What is the quick answer for Kubernetes Taints and Tolerations Guide?

Kubernetes Taints and Tolerations Guide

💡 Quick Answer: Use Kubernetes taints and tolerations to control pod scheduling. Dedicate nodes for GPU workloads, isolate teams, and prevent scheduling on specific nodes.

The Problem

This is one of the most searched Kubernetes topics.
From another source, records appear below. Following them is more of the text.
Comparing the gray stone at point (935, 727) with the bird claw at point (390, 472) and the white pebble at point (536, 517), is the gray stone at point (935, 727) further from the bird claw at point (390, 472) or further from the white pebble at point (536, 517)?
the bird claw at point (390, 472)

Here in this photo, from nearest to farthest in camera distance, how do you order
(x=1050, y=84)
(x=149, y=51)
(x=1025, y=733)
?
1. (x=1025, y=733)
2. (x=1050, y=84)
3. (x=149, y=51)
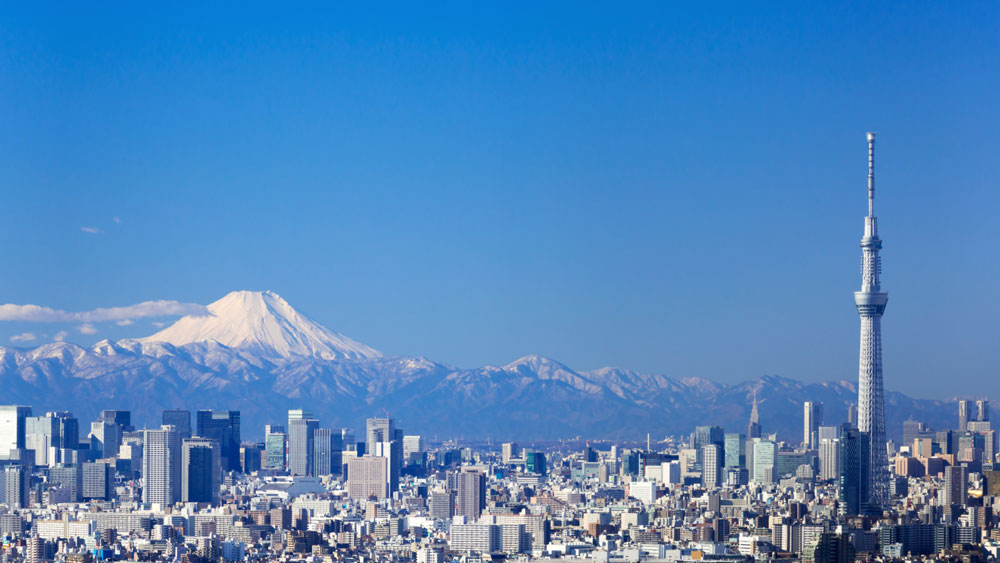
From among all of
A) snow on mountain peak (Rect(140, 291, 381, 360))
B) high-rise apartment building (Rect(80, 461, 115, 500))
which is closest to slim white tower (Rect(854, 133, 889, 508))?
high-rise apartment building (Rect(80, 461, 115, 500))

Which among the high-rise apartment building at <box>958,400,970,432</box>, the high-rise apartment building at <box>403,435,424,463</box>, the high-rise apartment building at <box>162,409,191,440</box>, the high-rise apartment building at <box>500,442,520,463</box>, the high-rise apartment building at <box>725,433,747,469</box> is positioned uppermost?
the high-rise apartment building at <box>958,400,970,432</box>

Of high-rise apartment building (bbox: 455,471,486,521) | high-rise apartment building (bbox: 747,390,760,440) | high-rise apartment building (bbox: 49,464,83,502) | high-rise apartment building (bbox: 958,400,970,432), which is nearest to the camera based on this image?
high-rise apartment building (bbox: 455,471,486,521)

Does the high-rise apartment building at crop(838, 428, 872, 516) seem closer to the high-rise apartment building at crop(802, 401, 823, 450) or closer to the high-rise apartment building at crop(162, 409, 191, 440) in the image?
the high-rise apartment building at crop(802, 401, 823, 450)

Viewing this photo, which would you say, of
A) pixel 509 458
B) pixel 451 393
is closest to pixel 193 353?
pixel 451 393

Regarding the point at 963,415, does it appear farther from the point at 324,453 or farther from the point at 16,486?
the point at 324,453

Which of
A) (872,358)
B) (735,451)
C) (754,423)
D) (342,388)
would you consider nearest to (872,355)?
(872,358)
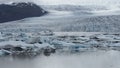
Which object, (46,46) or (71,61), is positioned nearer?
(71,61)

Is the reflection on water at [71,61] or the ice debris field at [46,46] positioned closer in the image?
the reflection on water at [71,61]

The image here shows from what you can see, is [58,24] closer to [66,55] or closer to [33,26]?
[33,26]

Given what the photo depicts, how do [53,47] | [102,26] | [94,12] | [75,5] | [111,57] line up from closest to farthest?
[111,57]
[53,47]
[102,26]
[94,12]
[75,5]

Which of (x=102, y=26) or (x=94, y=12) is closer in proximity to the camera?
(x=102, y=26)

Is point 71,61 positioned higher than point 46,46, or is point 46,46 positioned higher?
point 46,46

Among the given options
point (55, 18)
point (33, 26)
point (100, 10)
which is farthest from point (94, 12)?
point (33, 26)

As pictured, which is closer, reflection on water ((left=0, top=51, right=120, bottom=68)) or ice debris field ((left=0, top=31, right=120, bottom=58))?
reflection on water ((left=0, top=51, right=120, bottom=68))

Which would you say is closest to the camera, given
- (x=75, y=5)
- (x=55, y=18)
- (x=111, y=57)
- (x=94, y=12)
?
(x=111, y=57)
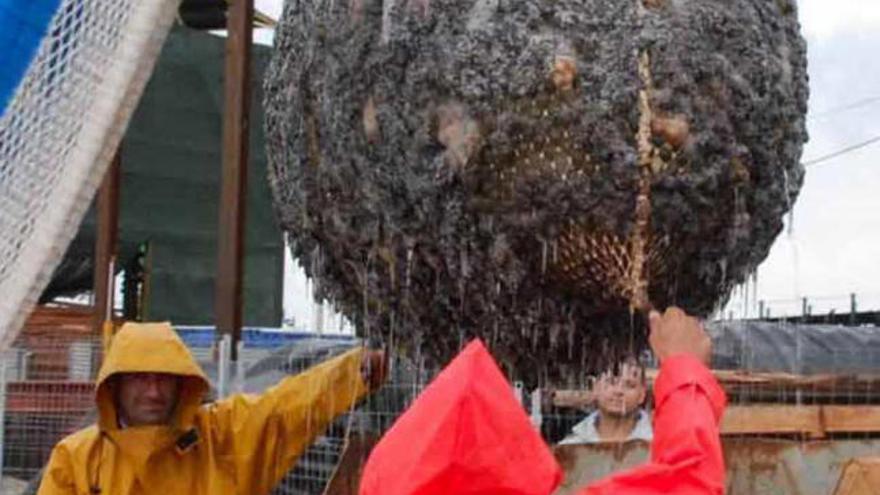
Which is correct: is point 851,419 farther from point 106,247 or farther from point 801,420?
point 106,247

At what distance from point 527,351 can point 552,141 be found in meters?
0.35

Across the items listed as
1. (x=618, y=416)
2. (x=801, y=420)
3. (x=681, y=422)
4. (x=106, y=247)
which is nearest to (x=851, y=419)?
(x=801, y=420)

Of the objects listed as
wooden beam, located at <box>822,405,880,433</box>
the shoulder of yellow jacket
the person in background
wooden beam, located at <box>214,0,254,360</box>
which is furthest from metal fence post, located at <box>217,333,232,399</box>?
the shoulder of yellow jacket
Having a comprehensive, well-structured guide helps both beginners and experienced users quickly find what they need.

The Solution

Add Taints to Nodes

# Taint a node (NoSchedule — pods won't be scheduled unless they tolerate it)
kubectl taint nodes gpu-node-1 nvidia.com/gpu=true:NoSchedule

# PreferNoSchedule — soft version, scheduler avoids but doesn't forbid
kubectl taint nodes expensive-node cost=high:PreferNoSchedule

# NoExecute — evict existing pods that don't tolerate
kubectl taint nodes maintenance-node maintenance=true:NoExecute

# Remove a taint
kubectl taint nodes gpu-node-1 nvidia.com/gpu=true:NoSchedule-

# View taints
kubectl describe node gpu-node-1 | grep -A5 Taints

Add Tolerations to Pods

apiVersion: apps/v1
kind: Deployment
metadata:
  name: gpu-training
spec:
  template:
    spec:
      tolerations:
        # Exact match
        - key: "nvidia.com/gpu"
          operator: "Equal"
          value: "true"
          effect: "NoSchedule"
        # Key exists (any value)
        - key: "nvidia.com/gpu"
          operator: "Exists"
          effect: "NoSchedule"
        # Tolerate NoExecute with timeout
        - key: "maintenance"
          operator: "Exists"
          effect: "NoExecute"
          tolerationSeconds: 3600    # Stay 1 hour then evict
      nodeSelector:
        nvidia.com/gpu: "true"      # Also select GPU nodes
      containers:
        - name: training
          image: training:v1
          resources:
            limits:
              nvidia.com/gpu: 1

Common Patterns

Pattern	Taint	Toleration on
GPU nodes	`nvidia.com/gpu=true:NoSchedule`	Only GPU workloads
Spot/preemptible	`cloud.google.com/gke-spot=true:NoSchedule`	Tolerant workloads
Control plane	`node-role.kubernetes.io/control-plane:NoSchedule`	System pods
Team isolation	`team=frontend:NoSchedule`	Frontend team pods
Maintenance	`maintenance=true:NoExecute`	Nothing (drains all pods)

graph TD
    A[Pod without toleration] -->|Tries to schedule| B{Node tainted?}
    B -->|Yes, NoSchedule| C[Rejected - not scheduled]
    B -->|No| D[Scheduled normally]
    E[Pod with matching toleration] -->|Tries to schedule| B
    B -->|Yes, but tolerated| D

Frequently Asked Questions

What’s the difference between taints/tolerations and node affinity?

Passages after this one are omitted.